TASK DETAILS:
Scan the material for "this". Copy every line it appears in.
↓↓↓
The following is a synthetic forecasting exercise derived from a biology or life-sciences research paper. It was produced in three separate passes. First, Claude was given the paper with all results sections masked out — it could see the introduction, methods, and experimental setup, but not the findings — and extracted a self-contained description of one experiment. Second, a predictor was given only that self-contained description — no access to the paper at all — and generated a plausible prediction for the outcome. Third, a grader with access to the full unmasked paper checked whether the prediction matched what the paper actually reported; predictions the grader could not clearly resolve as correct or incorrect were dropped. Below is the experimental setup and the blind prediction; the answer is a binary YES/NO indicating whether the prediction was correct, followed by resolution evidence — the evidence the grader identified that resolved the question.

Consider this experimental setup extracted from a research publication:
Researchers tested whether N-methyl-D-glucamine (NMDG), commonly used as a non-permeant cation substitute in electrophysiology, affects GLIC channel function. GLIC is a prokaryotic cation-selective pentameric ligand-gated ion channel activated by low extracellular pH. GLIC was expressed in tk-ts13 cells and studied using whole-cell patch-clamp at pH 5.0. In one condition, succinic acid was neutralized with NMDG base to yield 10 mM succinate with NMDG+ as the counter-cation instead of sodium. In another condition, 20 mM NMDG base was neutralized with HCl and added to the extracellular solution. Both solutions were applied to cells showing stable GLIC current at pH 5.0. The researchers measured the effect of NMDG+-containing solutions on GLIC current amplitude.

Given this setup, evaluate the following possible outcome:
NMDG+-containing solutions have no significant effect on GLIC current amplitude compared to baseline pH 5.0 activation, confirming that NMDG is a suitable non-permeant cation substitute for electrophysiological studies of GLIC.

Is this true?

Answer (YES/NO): NO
↑↑↑
SOLUTION:
Consider this experimental setup extracted from a research publication:
Given this setup, evaluate the following possible outcome:
Is this true?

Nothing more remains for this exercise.